A high school teacher is hit in the mouth breaking up a fight involving a student who has already been arrested once for resisting a police officer. The incident occurs in a school where parents have been pleading for more security and, in fact, at a school where security was beefed up once already in recent months. Sounds like newsworthy event, certainly something the public should be informed about.

But not as far as Charlotte-Mecklenburg Schools or The Charlotte Observer are concerned. Neither entity has acknowledged the incident which resulted in the arrest of two students at Hopewell High last week, leaving it to alternative news sources and electronically enhanced word-of-mouth to get the story out. Continuing to ignore the glaring violence issue does no one any favors, least of all the teachers and students in schools like Hopewell that have chronic problems with security.

Make no mistake, incidents like the violent assault of a teacher are a primary motivation for the sudden interest in North Mecklenburg for leaving the CMS system altogether. Perhaps the Observer would not feel free to label efforts to carve a new North Meck school district “absurd” if the paper also reported the kind of incidents that get parents in that cluster so upset. It is precisely because creating a new school district is such a long shot, requiring state legislative action, that makes the effort so relevant. That otherwise engaged and thoughtful parents are willing to even consider a new district as an alternative to the status quo and then work to make it a reality speaks to the extent to which CMS has failed them and their children.

Moreover it is just not parents in one corner of county who have repeatedly tried to get their concerns about violence and behavior addressed by CMS leadership. CMS teachers have also waged a lonely battle to be rid of chronically disruptive students only to be thwarted by top CMS administrators. Or at least that is what the system’s own discipline data indicates and what teachers say when anyone bothers to ask them.

When the alt-weekly Creative Loafing did a recent cover-story asking teachers how they felt about the pet reform theory of the Observer and CMS brass — namely, that putting the best teachers into the worst schools, via incentives or force, would solve the system’s problems — the teachers went way off script. Several noted that, as veterans of low performing schools, they did not suddenly become better teachers at better schools. They also expressed widespread distrust, based on past experience, of the CMS bureaucracy. The teachers doubt that promised incentive bonus money would actually be paid to teachers or that promised resources (like security) for the low performing schools would ever materialize.

Further, a follow-up letter on the piece bravely signed by several CMS teachers called plans to force teachers into low performing schools “horrifying” and certain to result a mass teacher exodus from CMS. The teachers also laid the primary issue bare for all to see: “At what point are students and parents going to be forced to accept personal responsibility? When are school officials going to stop expecting teachers to shoulder all of the blame?”

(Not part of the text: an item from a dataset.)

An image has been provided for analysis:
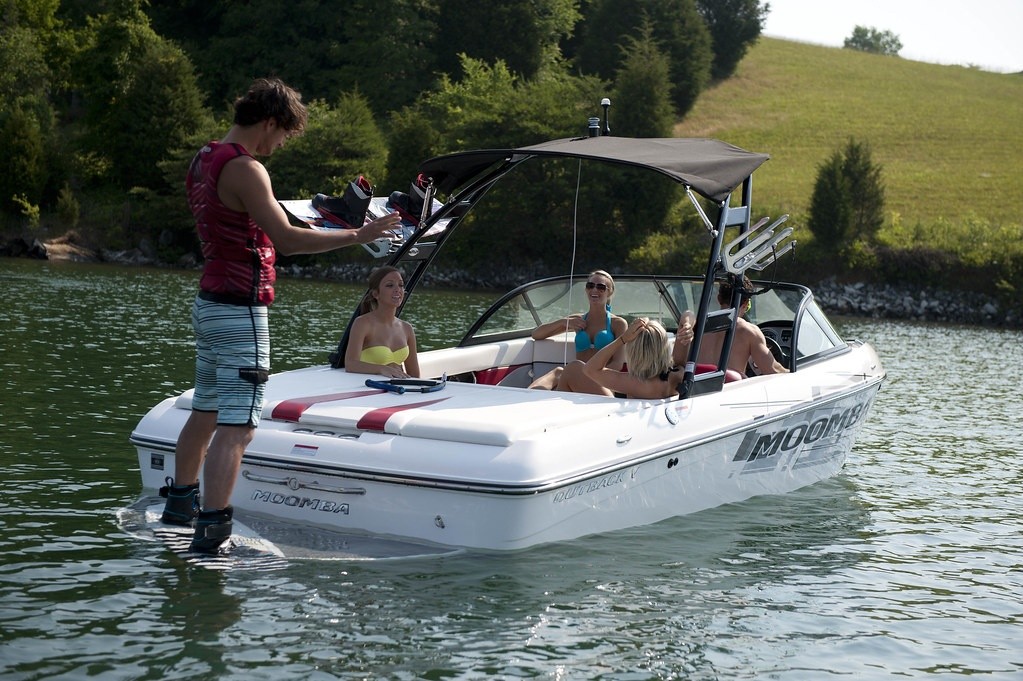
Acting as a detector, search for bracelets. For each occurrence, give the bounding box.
[619,335,626,345]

Actually, school system officials and their allies at the Observer retain a little blame to spread over taxpayers who dare to question CMS’ constant demand for ever more money, the latest being a $2 billion price tag for badly needed new schools in the county. It is not clear where this kind of money would come, but an entirely new revenue stream, in the form of residential impact fees or a real estate transfer tax, is not a bad bet.

However, before more money even gets on the agenda the issue of more accountability and responsibility from CMS leadership must be addressed. CMS cannot continue to pretend that its classroom discipline problems are less urgent than student assignment plans or funding levels. Schools where students hit teachers are schools incapable of making use of scarce educational resources and are unsafe for kids from any neighborhood, anywhere to attend.